*** Supplied text

AFP state manager Commander Matt Rippon praised the efforts of the agencies involved in the joint taskforce operation.

“By stopping these drugs reaching the streets, we have today saved over a quarter of million deals of the drug wreaking havoc across our community,” he said.

WA Police Acting Assistant Commissioner Pryce Scanlan said seizures like this one were significant for the WA community as the dangers of meth were well-known.

“Asian organised crime continues to have a significant impact on the importation and distribution of meth in WA. They are affecting our state and taking advantage of the vulnerable in our community,” he said.






Since starting in April 2015, the WA taskforce has seized 75kg of meth and charged 29 people with drug importation or dealing offences.

ACC WA state manager Doug Miller said meth posed the greatest threat to the Australian public out of all illicit drugs – by far.

“The results achieved from joint operations such as this one demonstrate our commitment to work together to detect and disrupt this illicit market,” he said.

Minister for Justice Michael Keenan congratulated the taskforce’s largest seizure of ice to date and the arrest of one man for the intent to sell.

“This seizure demonstrates the tireless efforts law enforcement agencies are taking to protect the vulnerable in our community,” he said.

“By stopping these drugs reaching the streets, we have today saved over a quarter of a million deals of this dangerous drug, estimated at $66 million, from wreaking havoc across the Perth community.”

These two busts on Tuesday are the latest in a series of big methamphetamine seizures in Perth.

In July last year, federal and WA police seized 21kg of meth worth $21 million in Karrinyup and charged five people.

The following month, three men were charged over a $20 million methamphetamine haul from an Osborne Park storage unit.

******
*** Given records

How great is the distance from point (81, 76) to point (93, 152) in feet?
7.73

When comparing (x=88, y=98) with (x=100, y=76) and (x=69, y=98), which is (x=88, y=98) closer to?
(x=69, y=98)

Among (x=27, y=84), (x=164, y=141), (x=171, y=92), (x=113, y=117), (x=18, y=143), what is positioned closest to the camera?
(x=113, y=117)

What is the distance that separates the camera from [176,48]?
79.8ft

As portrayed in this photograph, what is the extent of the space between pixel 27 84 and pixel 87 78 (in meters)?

******

§ Task instructions
A) According to the report on meth seizures in Perth, how much meth has the WA taskforce seized since it started in April 2015?
B) Render this sentence from the Perth meth seizure report in Spanish: "These two busts on Tuesday are the latest in a series of big methamphetamine seizures in Perth."
C) Carry the Perth meth seizure report forward from its final sentence.
The rows have no connection to the text about meth seizures in Perth.

§ Results in order
A) 75kg of meth.

B) Estas dos redadas del martes son las más recientes de una serie de grandes incautaciones de metanfetamina en Perth.

C)
Then in September, police seized 321kg of crystal meth and $1.4 million in cash — the largest seizure of the drug ice in WA history. Four Hong Kong nationals were charged over the drug haul, which had an estimated street value of $321 million.


Source: http://www.perthnow.com.au/news/wes...s/news-story/6439e692a5d5c7e30621071bf8263149


----------



## StudebakerHawk

There must be an enormous market for meth in Australia ....

Once it was estimated that LE were busting 10% of the illicit drugs - there has to be serious tonnage getting thru ...


----------



## Jabberwocky

StudebakerHawk said:


> There must be an enormous market for meth in Australia ....
> 
> Once it was estimated that LE were busting 10% of the illicit drugs - there has to be serious tonnage getting thru ...



Meth is big in Australia as you know because of profits and because users enjoy being PARANOID and catching bugs.


----------



## Jabberwocky

*Cocaine ring busted in suburban Sydney*

A cocaine syndicate allegedly responsible for supplying drugs between Sydney's far southwest and the CBD has been busted in a series of morning raids.

Investigators are "pretty confident" the raids at Padstow, Warwick Farm and Strathfield on Friday morning will shut down the drug ring and impact the availability of the drug around the harbour city.

A 22-year-old woman was arrested at her Warwick Farm home, while a 33-year-old man was arrested as officers searched his Padstow home.






His three children, believed to be between four months and five years, were at the property at the time.

Whether drugs were sold at the house in the presence of the children will form part of the police investigation, Detective Inspector Jason Weinstein told reporters at Hurstville on Friday afternoon.

"In respect of the 33-year-old male, he has been charged previously by police, but the 23-year-old female is not known to police," Detective Inspector Weinstein said.






Both were on Friday afternoon charged with several drug supply offences and the man is also facing a charge of possessing a prohibited weapon.

Detective Inspector Weinstein said the syndicate had a "quite substantial" customer base.

"We will allege in court that the supply of cocaine ... (was) occurring between the areas of Campbelltown, Sutherland Shire all the way into the Sydney CBD area," he said.






"Certainly in respect to this syndicate we will allege it has certainly had an impact in regard to the supply of cocaine."

The syndicate has been under investigation by Strike Force Deave since August last year.

Police targeted encrypted mobile phone communications between syndicate members to uncover the activity.

Police say drugs, believed to be cocaine, and cash were seized during the raids, but Detective Inspector Weinstein said he was unable to elaborate because investigations were still under way at the Padstow property.

Further arrests are expected.

People who bought drugs from the syndicate have also been warned they may hear from police.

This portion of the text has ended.